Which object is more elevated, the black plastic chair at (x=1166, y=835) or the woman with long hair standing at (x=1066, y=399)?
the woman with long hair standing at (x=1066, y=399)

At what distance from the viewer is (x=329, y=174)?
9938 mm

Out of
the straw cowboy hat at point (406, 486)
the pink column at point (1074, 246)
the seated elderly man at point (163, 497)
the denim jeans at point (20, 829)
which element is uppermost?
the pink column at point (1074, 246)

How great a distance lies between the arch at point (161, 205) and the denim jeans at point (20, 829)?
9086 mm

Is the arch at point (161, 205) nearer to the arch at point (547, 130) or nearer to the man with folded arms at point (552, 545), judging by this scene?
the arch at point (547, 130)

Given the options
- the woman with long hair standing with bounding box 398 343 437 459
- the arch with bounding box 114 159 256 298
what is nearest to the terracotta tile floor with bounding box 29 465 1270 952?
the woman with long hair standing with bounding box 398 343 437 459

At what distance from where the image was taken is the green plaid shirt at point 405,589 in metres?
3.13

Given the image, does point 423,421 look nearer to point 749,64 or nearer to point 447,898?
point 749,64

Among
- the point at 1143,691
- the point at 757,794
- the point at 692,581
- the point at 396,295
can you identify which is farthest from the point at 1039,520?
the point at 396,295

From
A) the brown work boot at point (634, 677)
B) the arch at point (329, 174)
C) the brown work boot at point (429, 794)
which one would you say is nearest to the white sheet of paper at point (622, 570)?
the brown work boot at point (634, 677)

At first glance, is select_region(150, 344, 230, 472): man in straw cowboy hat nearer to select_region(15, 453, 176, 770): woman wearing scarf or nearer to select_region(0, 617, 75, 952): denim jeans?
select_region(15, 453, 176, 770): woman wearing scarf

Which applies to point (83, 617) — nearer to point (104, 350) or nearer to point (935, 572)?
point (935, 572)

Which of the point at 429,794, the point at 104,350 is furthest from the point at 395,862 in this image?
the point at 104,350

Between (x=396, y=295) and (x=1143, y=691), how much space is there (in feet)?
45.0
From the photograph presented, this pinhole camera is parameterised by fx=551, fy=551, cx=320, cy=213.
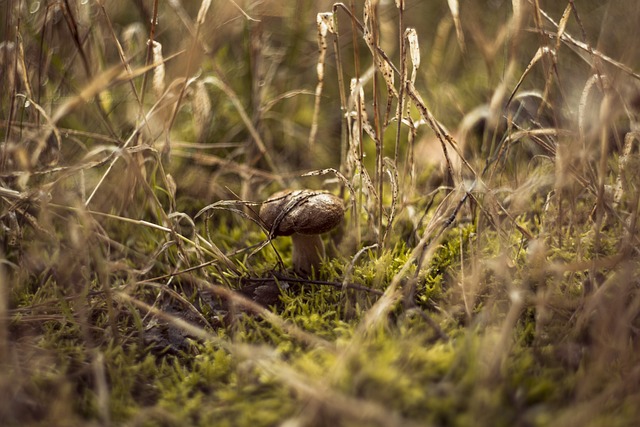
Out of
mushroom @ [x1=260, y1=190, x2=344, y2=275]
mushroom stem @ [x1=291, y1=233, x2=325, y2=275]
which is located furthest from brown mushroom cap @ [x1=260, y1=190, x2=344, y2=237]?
mushroom stem @ [x1=291, y1=233, x2=325, y2=275]

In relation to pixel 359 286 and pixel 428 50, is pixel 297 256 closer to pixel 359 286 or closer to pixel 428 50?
pixel 359 286

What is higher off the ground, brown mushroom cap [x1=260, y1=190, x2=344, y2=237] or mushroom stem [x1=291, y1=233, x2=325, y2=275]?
brown mushroom cap [x1=260, y1=190, x2=344, y2=237]

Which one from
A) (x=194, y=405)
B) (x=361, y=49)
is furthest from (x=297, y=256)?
(x=361, y=49)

• • • • • • •

Print the full listing exactly, dropping the pictures.

=== Solution ===
Which object is more elevated, the black plastic chair at (x=1166, y=835) or the woman with long hair standing at (x=1066, y=399)?
the woman with long hair standing at (x=1066, y=399)

At what distance from the viewer is (x=329, y=174)?
9938 mm

Out of
the straw cowboy hat at point (406, 486)
the pink column at point (1074, 246)
the seated elderly man at point (163, 497)
the denim jeans at point (20, 829)
which element is uppermost?
the pink column at point (1074, 246)

How great a distance lies between the arch at point (161, 205) and the denim jeans at point (20, 829)?
9086 mm

Is the arch at point (161, 205) nearer to the arch at point (547, 130) or nearer to the man with folded arms at point (552, 545), judging by this scene?
the arch at point (547, 130)

Given the options
- the woman with long hair standing with bounding box 398 343 437 459
- the arch with bounding box 114 159 256 298
what is nearest to the terracotta tile floor with bounding box 29 465 1270 952?
the woman with long hair standing with bounding box 398 343 437 459

At what distance from where the image was taken is the green plaid shirt at point 405,589 in metres?
3.13

Given the image, does point 423,421 look nearer to point 749,64 or nearer to point 447,898?
point 749,64

Among
- the point at 1143,691
- the point at 757,794
- the point at 692,581
- the point at 396,295
can you identify which is farthest from the point at 1039,520?
the point at 396,295

From
A) the brown work boot at point (634, 677)
B) the arch at point (329, 174)
C) the brown work boot at point (429, 794)
which one would you say is nearest to the white sheet of paper at point (622, 570)?
the brown work boot at point (634, 677)

At first glance, is select_region(150, 344, 230, 472): man in straw cowboy hat nearer to select_region(15, 453, 176, 770): woman wearing scarf or nearer to select_region(0, 617, 75, 952): denim jeans?
select_region(15, 453, 176, 770): woman wearing scarf

Which applies to point (83, 617) — nearer to point (104, 350) or nearer to point (935, 572)?
point (935, 572)

Which of the point at 429,794, the point at 104,350 is furthest from the point at 395,862 in this image?
the point at 104,350

Between (x=396, y=295) and (x=1143, y=691), how much space is there (in feet)?
45.0
From the photograph presented, this pinhole camera is parameterised by fx=551, fy=551, cx=320, cy=213.
Out of
mushroom @ [x1=260, y1=190, x2=344, y2=275]
mushroom stem @ [x1=291, y1=233, x2=325, y2=275]
which is located furthest from brown mushroom cap @ [x1=260, y1=190, x2=344, y2=237]?
mushroom stem @ [x1=291, y1=233, x2=325, y2=275]

In relation to pixel 359 286 and pixel 428 50, is pixel 297 256 closer to pixel 359 286 or closer to pixel 428 50?
pixel 359 286

What is higher off the ground, brown mushroom cap [x1=260, y1=190, x2=344, y2=237] or mushroom stem [x1=291, y1=233, x2=325, y2=275]?
brown mushroom cap [x1=260, y1=190, x2=344, y2=237]

Which one from
A) (x=194, y=405)
B) (x=361, y=49)
is furthest from (x=297, y=256)?
(x=361, y=49)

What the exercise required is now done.